Adam Blatner

Words and Images from the Mind of Adam Blatner

Too Much Too Much-ness

Originally posted on March 30, 2014

My darling wife Allee was talking about a book she was reading about mothers and daughters, and commented that the author of one of the chapters overdid it on the use of the Jungian idea of the “Shadow.”  I think this is a useful concept, so I asked her to explain. It turned out that what she didn’t like was the way the author seemed a bit precious or sanctimonious about that concept.

Yes, on reflection, sometimes it isn’t so much the content of a written work or its accuracy so much as the way those ideas are emphasized.
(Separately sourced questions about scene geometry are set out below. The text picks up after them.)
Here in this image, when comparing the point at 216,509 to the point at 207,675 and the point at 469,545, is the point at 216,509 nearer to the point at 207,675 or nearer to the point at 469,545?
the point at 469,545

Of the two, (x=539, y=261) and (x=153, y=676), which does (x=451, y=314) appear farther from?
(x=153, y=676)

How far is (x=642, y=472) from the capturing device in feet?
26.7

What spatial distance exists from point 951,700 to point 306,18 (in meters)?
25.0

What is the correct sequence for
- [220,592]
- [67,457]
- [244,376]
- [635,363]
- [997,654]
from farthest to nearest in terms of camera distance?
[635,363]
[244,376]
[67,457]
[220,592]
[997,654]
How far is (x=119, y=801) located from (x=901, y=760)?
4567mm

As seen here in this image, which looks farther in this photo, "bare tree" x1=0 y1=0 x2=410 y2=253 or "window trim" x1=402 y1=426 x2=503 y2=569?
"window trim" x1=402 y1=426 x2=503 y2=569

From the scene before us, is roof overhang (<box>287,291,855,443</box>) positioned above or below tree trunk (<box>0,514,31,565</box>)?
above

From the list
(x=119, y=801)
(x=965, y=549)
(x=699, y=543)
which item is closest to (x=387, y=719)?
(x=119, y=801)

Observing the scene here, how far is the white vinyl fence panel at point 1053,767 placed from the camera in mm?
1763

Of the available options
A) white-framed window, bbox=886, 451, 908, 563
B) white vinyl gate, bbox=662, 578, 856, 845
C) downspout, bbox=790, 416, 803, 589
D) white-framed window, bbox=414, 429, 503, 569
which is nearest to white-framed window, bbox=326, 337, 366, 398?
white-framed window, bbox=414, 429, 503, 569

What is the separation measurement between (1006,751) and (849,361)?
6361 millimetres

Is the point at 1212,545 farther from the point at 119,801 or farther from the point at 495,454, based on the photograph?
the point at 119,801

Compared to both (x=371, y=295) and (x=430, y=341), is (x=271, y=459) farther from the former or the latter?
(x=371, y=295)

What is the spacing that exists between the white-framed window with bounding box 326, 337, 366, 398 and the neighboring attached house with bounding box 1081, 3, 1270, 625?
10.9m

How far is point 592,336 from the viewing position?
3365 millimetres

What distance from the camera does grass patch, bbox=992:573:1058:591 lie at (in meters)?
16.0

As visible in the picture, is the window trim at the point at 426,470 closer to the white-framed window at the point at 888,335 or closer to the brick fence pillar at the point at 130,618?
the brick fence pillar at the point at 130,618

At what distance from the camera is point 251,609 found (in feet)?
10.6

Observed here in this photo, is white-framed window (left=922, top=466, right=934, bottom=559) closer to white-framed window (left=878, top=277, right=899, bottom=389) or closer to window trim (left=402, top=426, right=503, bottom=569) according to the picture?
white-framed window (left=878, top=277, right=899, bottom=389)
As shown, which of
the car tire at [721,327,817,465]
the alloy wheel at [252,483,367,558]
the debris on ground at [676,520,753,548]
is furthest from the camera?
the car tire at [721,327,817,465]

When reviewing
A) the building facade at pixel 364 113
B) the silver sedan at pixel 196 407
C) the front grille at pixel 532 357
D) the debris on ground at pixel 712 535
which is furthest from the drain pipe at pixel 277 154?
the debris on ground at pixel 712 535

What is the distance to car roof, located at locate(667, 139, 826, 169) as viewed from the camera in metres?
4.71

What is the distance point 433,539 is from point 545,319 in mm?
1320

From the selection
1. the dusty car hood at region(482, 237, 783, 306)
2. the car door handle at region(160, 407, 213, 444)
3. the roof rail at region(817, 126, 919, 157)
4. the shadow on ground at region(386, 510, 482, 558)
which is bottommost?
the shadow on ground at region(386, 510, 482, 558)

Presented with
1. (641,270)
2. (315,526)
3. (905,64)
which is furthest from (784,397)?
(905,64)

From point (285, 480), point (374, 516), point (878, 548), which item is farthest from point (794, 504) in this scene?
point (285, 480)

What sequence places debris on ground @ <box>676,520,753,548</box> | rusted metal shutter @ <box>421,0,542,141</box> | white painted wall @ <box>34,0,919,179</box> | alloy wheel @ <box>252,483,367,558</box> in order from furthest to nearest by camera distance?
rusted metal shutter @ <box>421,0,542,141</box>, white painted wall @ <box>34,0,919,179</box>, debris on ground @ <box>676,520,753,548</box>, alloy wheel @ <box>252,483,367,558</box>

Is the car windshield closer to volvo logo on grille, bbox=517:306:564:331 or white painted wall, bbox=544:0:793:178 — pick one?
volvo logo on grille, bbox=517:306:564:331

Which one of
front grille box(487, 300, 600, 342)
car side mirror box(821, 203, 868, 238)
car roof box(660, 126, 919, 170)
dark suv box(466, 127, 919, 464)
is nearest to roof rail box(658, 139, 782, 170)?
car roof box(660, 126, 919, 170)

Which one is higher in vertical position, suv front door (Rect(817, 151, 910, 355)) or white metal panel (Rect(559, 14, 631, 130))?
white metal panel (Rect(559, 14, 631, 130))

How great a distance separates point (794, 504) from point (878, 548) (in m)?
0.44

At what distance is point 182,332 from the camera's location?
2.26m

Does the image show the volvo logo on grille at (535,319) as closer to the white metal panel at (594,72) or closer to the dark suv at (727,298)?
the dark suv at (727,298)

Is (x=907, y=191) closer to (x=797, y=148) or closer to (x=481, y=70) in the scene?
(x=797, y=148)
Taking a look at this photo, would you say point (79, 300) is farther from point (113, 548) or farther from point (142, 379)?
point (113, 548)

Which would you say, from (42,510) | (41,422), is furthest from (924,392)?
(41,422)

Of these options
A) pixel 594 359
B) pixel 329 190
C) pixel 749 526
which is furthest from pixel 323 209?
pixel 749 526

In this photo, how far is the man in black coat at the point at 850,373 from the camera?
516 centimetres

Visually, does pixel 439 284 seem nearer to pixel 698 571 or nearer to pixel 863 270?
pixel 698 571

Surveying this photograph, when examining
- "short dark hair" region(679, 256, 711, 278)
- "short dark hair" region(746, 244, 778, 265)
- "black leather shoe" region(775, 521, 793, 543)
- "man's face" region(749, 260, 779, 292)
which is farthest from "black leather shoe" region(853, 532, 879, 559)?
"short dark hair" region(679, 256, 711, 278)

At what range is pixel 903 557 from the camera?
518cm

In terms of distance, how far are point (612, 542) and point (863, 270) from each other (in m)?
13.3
It’s possible to make them heavy, sentimental, a big deal, as if others  “should” recognize what a big deal it is. Well, I do recognize that it’s a big deal for the writer, but most folks I knew were mildly precious about their pregnancy, delivery, and baby-raising, but not so much.

I have no objection to people getting precious with whatever—their values are matters of taste, and of taste there can be no dispute, as some ancient Latin scholar once observed. It’s just that preference and weighting, preciousness, degrees of indignation, emotional tone can be added so as to imply that others morally are obligated to care as much.

I have an irreverent streak, alas, and it occurred to me that it gets triggered when anyone about anything cares so much that a contrary view becomes a bad thing. It’s a reaction not to whatever is judged as good—often I agree—but to the edge of preciousness that forbids considering that there can be a “too much.” And I am inclined to think there can always be a too-much-ness about darn near everything.